- Also known as: Lil Joe
- Born: Alty George Nunes III 14 July 1986 Kingston, Jamaica
- Died: 7 February 2011 (aged 24) Mona, Jamaica
- Genres: Reggae
- Years active: 1990s–2011

= J.O.E. =

Alty George Nunes III (14 July 1986 – 7 February 2011), better known by his stage name J.O.E., and previously as Lil Joe, was a Jamaican reggae singer.

==Biography==
From Kingston's Vineyard Town area, Nunes was the son of Alty George Nunes and Patsy Ricketts, the principal dancer of the National Dance Theatre Company, and studied at Wolmer's Boys High School.

• **WHAT THIS EXERCISE ASKS**
a – Retype the passage of the J.O.E. biography from "- Also known" up to and including "Jamaican reggae singer.".
b – List every name the J.O.E. biography gives for the singer, including his birth name.

• **RECORDED DATA**
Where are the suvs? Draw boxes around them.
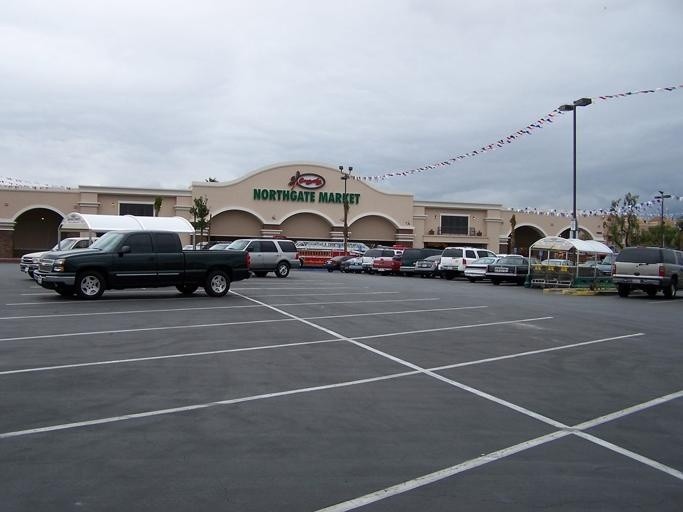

• **SOLUTIONS**
a –
- Also known as: Lil Joe
- Born: Alty George Nunes III 14 July 1986 Kingston, Jamaica
- Died: 7 February 2011 (aged 24) Mona, Jamaica
- Genres: Reggae
- Years active: 1990s–2011

= J.O.E. =

Alty George Nunes III (14 July 1986 – 7 February 2011), better known by his stage name J.O.E., and previously as Lil Joe, was a Jamaican reggae singer.

b –
Alty George Nunes III
J.O.E.
Lil Joe